Fund Names First Recipients
Fund supports undergraduates from Staten Island, Pleasant Valley, Manhattan and Albany
Contact: Catherine Herman (518) 437-4980
ALBANY, N.Y. (February 1, 2006) -- Jeffrey Castillo of Manhattan, Zakhar (Zack) Berkovich of Staten Island, Jessica Gunsch of Pleasant Valley, New York, and Sheila Gaddy of Albany have been named the first scholarship recipients of the University's Inaugural Scholarship Fund.
Established by President Kermit L. Hall when he took office in February 2005, the Inaugural Scholarship Fund provides need- and merit-based undergraduate student scholarships. The fund was jumpstarted with $100,000 that the campus might have spent on a presidential inauguration. Instead, Hall forewent a formal ceremony and, with his wife Phyllis, personally pledged $10,000 toward the fund. Since the fund's inception it has generated $1.7 million in support, including a $700,000 donation in December 2005 from the estate of alumnus Irving Harold Losee. Other donors include the graduating classes of 2005 and 2006, the University Police Department, Chartwells, Barnes and Noble, and more than 800 private individuals, corporations and foundations that have helped drive the fund past its initial target of $1 million in only 10 months.

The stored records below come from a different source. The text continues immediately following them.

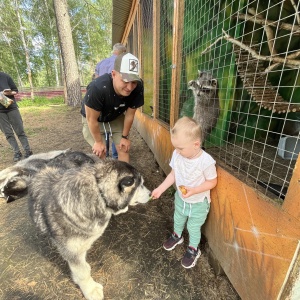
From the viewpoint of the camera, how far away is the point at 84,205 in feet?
5.64

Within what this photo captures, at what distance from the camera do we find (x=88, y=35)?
31328 millimetres

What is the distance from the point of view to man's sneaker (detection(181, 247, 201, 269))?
214cm

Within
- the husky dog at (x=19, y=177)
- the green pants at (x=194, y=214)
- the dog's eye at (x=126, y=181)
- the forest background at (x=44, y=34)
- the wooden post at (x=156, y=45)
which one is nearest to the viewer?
the dog's eye at (x=126, y=181)

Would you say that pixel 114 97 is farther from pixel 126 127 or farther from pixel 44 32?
pixel 44 32

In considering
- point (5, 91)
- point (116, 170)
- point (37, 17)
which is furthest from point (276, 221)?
point (37, 17)

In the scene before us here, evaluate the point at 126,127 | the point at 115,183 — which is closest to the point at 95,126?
the point at 126,127

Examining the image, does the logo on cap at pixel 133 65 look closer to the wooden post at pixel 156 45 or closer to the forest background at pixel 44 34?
the wooden post at pixel 156 45

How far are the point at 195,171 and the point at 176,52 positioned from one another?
188 centimetres

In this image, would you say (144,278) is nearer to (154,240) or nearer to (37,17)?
(154,240)

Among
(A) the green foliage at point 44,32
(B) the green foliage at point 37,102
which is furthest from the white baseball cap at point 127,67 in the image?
(A) the green foliage at point 44,32

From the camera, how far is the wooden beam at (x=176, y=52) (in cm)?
263

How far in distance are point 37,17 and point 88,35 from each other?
725 centimetres

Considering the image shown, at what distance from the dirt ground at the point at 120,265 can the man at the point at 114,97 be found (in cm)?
134

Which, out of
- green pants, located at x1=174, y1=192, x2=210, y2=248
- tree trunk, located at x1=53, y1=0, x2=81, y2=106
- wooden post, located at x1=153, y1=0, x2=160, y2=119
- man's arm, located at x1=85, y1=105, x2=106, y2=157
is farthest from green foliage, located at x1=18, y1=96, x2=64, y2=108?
green pants, located at x1=174, y1=192, x2=210, y2=248
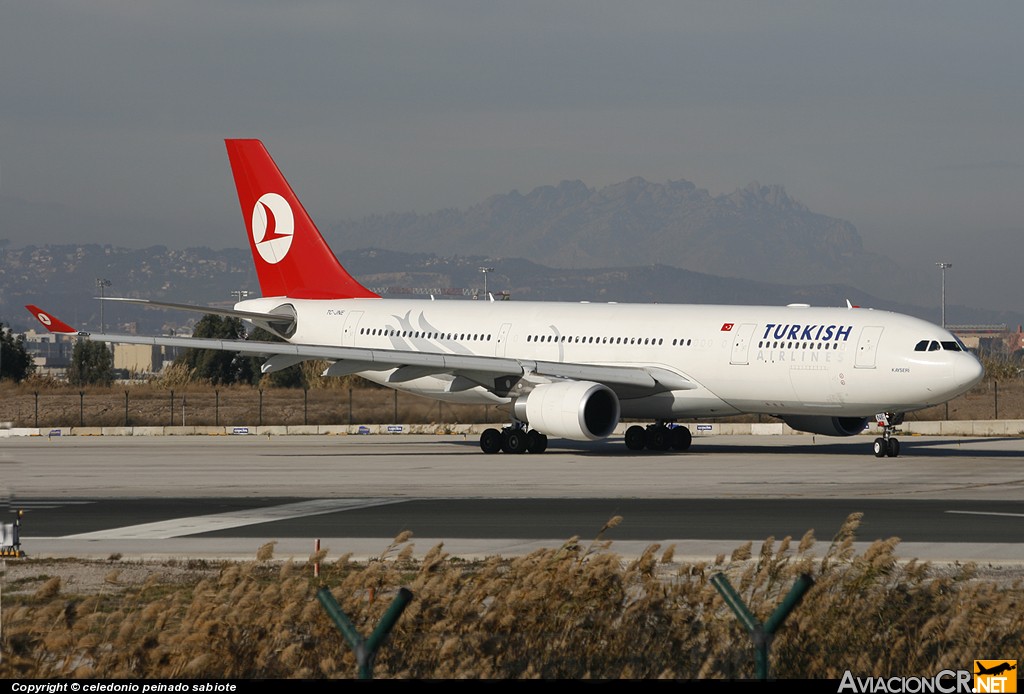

"It says a lot about the University that the president would use money set aside for his inauguration to establish the Inaugural Scholarship Fund instead," Castillo said. The Manhattan native enrolled at the University because "UAlbany had the most established business program in the entire SUNY system. I read the profile of [Associate Professor and Chair of Marketing] William Danko, who co-authored The Millionaire Next Door," and decided to apply for admission. Three years later, he finds his UAlbany education "superior to that of some of my peers who go to other schools," including Ivy League institutions.
Gunsch, a senior, majors in business and minors in English and women's studies. The eldest of five children, she plans a career on Wall Street. "I want to be happy with what I do, not just have a job," she says.
Severely injured in an auto accident several years ago, Gunsch, 21, overcame her doctors' doubts that she would recover and refused to listen to friends who told her that she would probably have to abandon her plans for college. "I'm proud to attend UAlbany because we have a president like Dr. Hall who cares for students," Gunsch said. "Not many students have the opportunity to get something like this scholarship. I want to be out in the community making a difference when I graduate. And I want to give back to the University so I can support other students. I know it's going to be hard, but I have the commitment and the drive to succeed."
A sophomore with senior standing who has majors in biology and Judaic studies and a minor in mathematics, Berkovich immigrated to Staten Island from Belarus with his parents and younger sister several years ago. A work/study student for the Division of University Development, he is active with Albany Crew, Hillel, and the Spirit Committee. "I want to explore a lot of things and leave my imprint," explains Berkovich, who packs as much as he can into a typical day and has decided that "sleep is overrated."
Gaddy, an Albany native "on a mission to do something with my life," enrolled at UAlbany two years ago. Now a senior Africana studies major and English minor, she hopes to teach at the University someday.
Gaddy said, "There are just no words for being acknowledged for your accomplishments. The University gives students a lot of support. People like President Hall; [Associate Vice President for Academic Affairs] Carson Carr; [Assistant Dean for Student Affairs] Nancy Belowich-Negron; and [Professor and Chair of Africana Studies] Leonard A. Slade Jr. make it possible for students like me to make it, and I really mean that."
Each student received $1,000-$2,500 in scholarship support.
Currently $1 million of the fund has
been earmarked for The Honors College at
the University at Albany, a university-wide
interdisciplinary enterprise for undergraduates
focused on faculty-student mentorship,
research, citizenship and academic excellence.
This includes Losee's donation, which will
create the Irving Harold Losee Scholarship
Fund to support Honors College students.
Losee was a 1938 graduate of the University.
Another $500,000 of the fund has been allocated
for other need-based student scholarships.